EXCERPT TO READ:
——

Hoffmann observed that many of those who became ideological collaborators were landowners and aristocrats, “the cream of the top of the civil service, of the armed forces, of the business community,” people who perceived themselves as part of a natural ruling class that had been unfairly deprived of power under the left-wing governments of France in the 1930s. Equally motivated to collaborate were their polar opposites, the “social misfits and political deviants” who would, in the normal course of events, never have made successful careers of any kind. What brought these groups together was a common conclusion that, whatever they had thought about Germany before June 1940, their political and personal futures would now be improved by aligning themselves with the occupiers.



Like Hoffmann, Czesław Miłosz, a Nobel Prize–winning Polish poet, wrote about collaboration from personal experience. An active member of the anti-Nazi resistance during the war, he nevertheless wound up after the war as a cultural attaché at the Polish embassy in Washington, serving his country’s Communist government. Only in 1951 did he defect, denounce the regime, and dissect his experience. In a famous essay, The Captive Mind, he sketched several lightly disguised portraits of real people, all writers and intellectuals, each of whom had come up with different ways of justifying collaboration with the party. Many were careerists, but Miłosz understood that careerism could not provide a complete explanation. To be part of a mass movement was for many a chance to end their alienation, to feel close to the “masses,” to be united in a single community with workers and shopkeepers. For tormented intellectuals, collaboration also offered a kind of relief, almost a sense of peace: It meant that they were no longer constantly at war with the state, no longer in turmoil. Once the intellectual has accepted that there is no other way, Miłosz wrote, “he eats with relish, his movements take on vigor, his color returns. He sits down and writes a ‘positive’ article, marveling at the ease with which he writes it.” Miłosz is one of the few writers to acknowledge the pleasure of conformity, the lightness of heart that it grants, the way that it solves so many personal and professional dilemmas.

——

DESCRIPTION OF THE TASK: In the passage on collaboration, what job did Czesław Miłosz hold at the Polish embassy in Washington after the war? The material that comes next has nothing to do with the text.

——

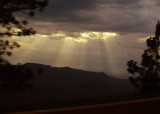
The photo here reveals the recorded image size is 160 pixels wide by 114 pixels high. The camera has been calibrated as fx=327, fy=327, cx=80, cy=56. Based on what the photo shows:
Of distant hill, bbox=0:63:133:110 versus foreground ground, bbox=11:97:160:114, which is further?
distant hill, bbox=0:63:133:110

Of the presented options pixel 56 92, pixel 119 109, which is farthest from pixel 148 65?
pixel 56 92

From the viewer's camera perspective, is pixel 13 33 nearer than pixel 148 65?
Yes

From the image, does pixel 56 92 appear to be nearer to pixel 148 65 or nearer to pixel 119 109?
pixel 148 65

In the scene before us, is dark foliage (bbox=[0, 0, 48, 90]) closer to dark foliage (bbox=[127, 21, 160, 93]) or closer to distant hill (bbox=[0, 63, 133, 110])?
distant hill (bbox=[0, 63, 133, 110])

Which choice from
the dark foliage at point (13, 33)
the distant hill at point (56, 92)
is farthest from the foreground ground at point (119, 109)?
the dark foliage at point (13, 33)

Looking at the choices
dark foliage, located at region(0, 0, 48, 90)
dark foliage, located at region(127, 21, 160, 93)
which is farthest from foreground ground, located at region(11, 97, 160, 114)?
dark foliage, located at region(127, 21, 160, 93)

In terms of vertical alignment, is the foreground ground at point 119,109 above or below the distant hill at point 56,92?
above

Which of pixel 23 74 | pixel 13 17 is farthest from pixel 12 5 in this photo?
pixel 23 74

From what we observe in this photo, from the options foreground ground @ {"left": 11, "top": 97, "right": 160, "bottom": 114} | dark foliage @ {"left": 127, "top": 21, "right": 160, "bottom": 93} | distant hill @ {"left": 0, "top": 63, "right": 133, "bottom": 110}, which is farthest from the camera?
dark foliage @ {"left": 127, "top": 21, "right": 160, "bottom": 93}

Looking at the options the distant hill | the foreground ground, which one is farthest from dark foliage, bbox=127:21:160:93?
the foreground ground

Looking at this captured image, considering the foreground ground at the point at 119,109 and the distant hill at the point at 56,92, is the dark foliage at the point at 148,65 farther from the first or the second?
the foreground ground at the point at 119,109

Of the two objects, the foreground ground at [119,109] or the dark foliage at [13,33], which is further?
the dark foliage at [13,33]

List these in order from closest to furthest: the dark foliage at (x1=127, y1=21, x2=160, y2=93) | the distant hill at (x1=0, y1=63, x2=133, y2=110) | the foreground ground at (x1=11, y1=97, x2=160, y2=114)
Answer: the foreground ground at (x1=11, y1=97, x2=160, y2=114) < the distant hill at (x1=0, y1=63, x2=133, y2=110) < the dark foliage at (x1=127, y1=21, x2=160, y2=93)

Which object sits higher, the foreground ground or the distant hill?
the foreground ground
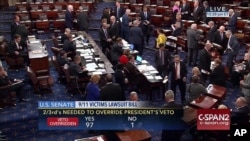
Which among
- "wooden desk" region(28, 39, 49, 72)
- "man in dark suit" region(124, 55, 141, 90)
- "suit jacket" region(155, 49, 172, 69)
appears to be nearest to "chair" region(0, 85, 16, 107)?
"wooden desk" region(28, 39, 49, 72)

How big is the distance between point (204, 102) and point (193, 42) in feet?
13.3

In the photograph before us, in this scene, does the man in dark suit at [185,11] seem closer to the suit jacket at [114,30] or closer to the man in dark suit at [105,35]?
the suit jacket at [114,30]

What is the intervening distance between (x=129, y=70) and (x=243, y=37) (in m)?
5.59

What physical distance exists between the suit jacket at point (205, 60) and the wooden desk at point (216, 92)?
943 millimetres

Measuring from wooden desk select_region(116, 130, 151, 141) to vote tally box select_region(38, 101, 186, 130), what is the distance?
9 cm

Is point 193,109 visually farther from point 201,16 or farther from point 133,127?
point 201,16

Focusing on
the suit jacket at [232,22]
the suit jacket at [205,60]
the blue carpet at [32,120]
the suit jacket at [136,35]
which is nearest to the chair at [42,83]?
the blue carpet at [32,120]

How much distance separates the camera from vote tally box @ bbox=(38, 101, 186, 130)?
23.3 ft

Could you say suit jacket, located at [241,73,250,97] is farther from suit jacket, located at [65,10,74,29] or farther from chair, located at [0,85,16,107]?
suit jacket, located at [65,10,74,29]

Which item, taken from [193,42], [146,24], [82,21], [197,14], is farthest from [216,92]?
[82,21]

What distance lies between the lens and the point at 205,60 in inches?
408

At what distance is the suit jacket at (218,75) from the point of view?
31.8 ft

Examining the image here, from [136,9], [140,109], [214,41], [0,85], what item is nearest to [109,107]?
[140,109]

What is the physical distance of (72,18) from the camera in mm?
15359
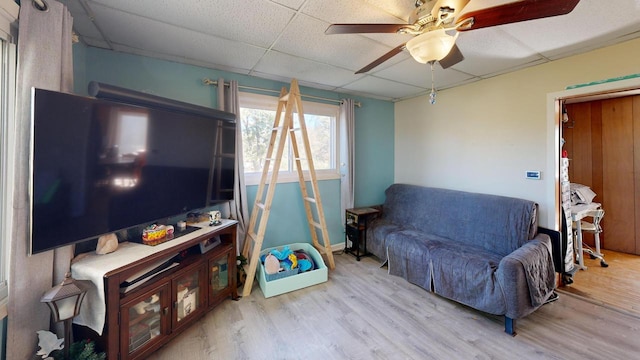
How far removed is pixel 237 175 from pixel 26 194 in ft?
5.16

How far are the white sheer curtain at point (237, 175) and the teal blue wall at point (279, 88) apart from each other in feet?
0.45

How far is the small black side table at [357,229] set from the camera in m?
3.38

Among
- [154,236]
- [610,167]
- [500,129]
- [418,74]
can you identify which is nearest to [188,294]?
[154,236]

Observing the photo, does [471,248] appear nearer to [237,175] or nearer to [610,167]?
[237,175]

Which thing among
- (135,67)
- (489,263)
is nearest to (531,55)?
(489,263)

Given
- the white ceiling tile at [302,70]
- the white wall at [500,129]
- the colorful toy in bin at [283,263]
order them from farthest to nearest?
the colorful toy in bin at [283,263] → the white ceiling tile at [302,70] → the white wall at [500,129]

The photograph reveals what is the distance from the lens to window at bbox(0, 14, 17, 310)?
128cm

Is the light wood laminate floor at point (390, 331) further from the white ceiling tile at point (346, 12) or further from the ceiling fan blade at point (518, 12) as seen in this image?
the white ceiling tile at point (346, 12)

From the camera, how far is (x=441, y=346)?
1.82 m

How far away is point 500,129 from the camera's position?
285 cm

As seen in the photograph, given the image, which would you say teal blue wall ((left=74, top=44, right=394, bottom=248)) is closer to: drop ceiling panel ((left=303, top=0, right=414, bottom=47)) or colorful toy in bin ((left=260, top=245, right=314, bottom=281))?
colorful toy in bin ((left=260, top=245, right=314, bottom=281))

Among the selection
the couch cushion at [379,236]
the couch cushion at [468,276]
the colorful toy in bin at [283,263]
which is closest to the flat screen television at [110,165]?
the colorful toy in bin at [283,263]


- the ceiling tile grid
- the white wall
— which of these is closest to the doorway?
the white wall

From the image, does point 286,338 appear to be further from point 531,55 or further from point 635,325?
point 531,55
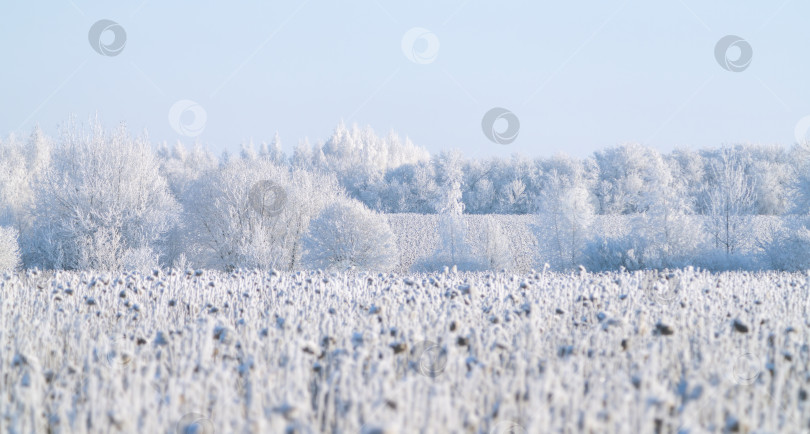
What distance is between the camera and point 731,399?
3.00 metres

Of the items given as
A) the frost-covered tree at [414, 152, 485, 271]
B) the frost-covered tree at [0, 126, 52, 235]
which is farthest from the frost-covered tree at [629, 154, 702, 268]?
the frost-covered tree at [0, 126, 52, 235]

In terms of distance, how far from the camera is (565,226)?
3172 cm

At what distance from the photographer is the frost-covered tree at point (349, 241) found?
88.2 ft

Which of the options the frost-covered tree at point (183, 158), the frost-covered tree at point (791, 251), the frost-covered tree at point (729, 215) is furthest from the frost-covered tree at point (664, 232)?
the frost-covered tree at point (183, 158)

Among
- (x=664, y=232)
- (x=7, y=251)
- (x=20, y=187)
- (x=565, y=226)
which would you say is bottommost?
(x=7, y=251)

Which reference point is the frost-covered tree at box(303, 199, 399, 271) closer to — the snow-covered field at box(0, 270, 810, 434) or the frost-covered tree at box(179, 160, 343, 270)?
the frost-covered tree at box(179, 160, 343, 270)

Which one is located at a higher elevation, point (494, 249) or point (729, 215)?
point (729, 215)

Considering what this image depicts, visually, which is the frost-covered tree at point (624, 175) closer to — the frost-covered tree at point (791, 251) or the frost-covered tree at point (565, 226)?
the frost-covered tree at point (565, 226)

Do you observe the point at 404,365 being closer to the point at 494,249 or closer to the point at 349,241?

——

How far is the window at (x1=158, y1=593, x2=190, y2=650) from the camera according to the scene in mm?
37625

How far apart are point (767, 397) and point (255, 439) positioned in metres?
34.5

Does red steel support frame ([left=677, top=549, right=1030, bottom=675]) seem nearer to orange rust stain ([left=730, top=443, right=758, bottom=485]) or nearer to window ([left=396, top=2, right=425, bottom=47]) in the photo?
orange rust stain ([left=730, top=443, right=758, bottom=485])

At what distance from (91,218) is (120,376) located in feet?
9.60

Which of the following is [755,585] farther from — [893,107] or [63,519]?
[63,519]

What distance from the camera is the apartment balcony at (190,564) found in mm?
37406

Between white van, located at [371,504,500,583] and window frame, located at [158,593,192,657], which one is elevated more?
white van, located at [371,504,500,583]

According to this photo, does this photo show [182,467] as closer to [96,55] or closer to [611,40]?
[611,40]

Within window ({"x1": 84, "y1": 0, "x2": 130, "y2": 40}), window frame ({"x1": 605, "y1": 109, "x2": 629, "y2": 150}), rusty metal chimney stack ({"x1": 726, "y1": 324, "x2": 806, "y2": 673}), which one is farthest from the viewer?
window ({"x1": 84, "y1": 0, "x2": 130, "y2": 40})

——

ANSWER TO THE EXERCISE: He was a cultural attaché.